The prolific Joseph Allred has been cropping up a fair bit in our KLOF Mixtape series of late, most recently on KLOF 17 on which I featured a track from Lute Music, released last year alongside a slew of equally stunning and impressive releases.
This year, he has already released two new albums, one being a musical setting for two haiku he wrote (Thầy) and Regeneration of Time which sees him incorporate guitars, piano, mandolin, banjos, zither, jaw harp, clarinet, mountain dulcimer, fiddle, turntable and field recordings.
His forthcoming release, The Rambles and Rags of Shiloh, is out on August 5th 2022 on Worried Songs.
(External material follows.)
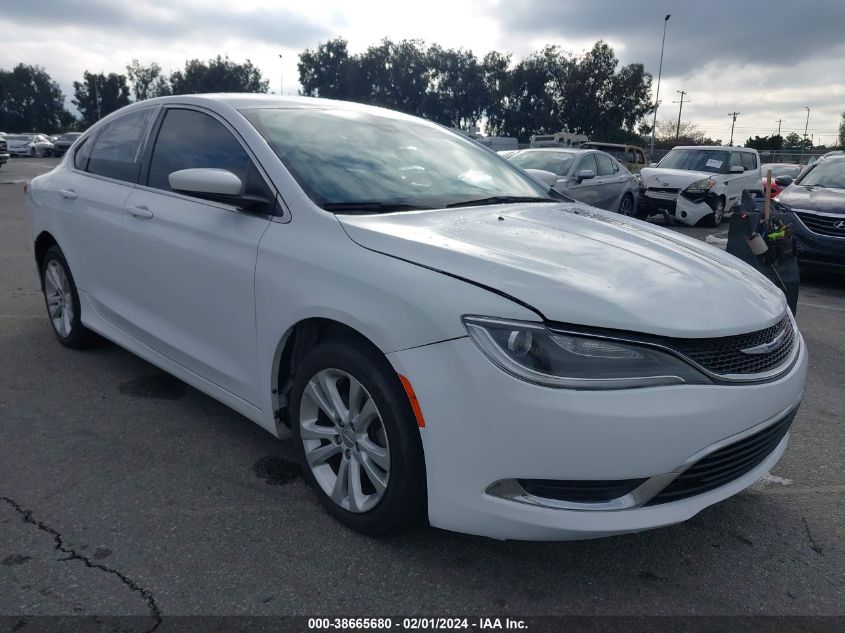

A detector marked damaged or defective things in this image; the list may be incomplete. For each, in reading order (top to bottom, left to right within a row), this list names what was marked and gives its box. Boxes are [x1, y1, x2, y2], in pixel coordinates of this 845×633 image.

The Shiloh of the title is not the biblical city, but rather a namesake community in rural Overton County, Tennessee, situated in the Upper Cumberland region of the Appalachian Plateau near the Tennessee/Kentucky border. It isn’t a town, but a community made up of a church, two cemeteries, a smattering of houses, some farmland surrounded by forested hills, and a mostly gravel road that is too narrow in many stretches for two cars to pass each other. The West Fork of the Obey River tumbles through the area at a fairly leisurely pace, and Joseph’s father, who was born in the adjacent and slightly easier to access community of Allred, always called Shiloh Road “the River Road” since the road and the river often unfurl through the valley side by side.
The instrumental pieces for guitars and banjo on the album at hand mostly depict images and events, both real and imagined, that take place in Shiloh and the broader river valley it’s situated in.
“I won’t go into the details of the inspiration for each tune here,” Allred comments, “but I will say that Shiloh is a place where the distinction between past and present isn’t always clearly defined. It’s a kind of “mandorla,” a place where the spheres of past and present, dead and living, immanent and transcendent, overlap. It’s also a place that has attracted some odd characters over the years, or just people who are weary and trying to find refuge.”
“Though I grew up in a small town about 25 miles away from Shiloh and have lived in Boston since 2016, my dad’s side of the family has been in the area for over 200 years, and that valley feels a lot like the place I’ll be buried when I die.”
Here he is performing Dance of the Fair Folk, the second single from The Rambles and Rags of Shiloh.
“Each time I’ve seen Joseph Allred play a concert, I’ve choked up. Whether working in improvisation or composition, for harmonium, stringed instruments or voice, their music reveals a deep knowledge of diverse musical idioms secular and religious, with the sort of quiet force that comes from the acquisition of this knowledge, and their performances are striking and brave, simultaneously unadorned and rich as to suggest collaborations with realms beyond our own: like Basho or Rose, it’s uncompromising; like sacred musics, stately; like the music of so many American masters, it plows ahead on its terms and gives and gives.” – Eli Winter
Housed in a gatefold sleeve courtesy of the glorious folk art of Jonny Brokenbrow.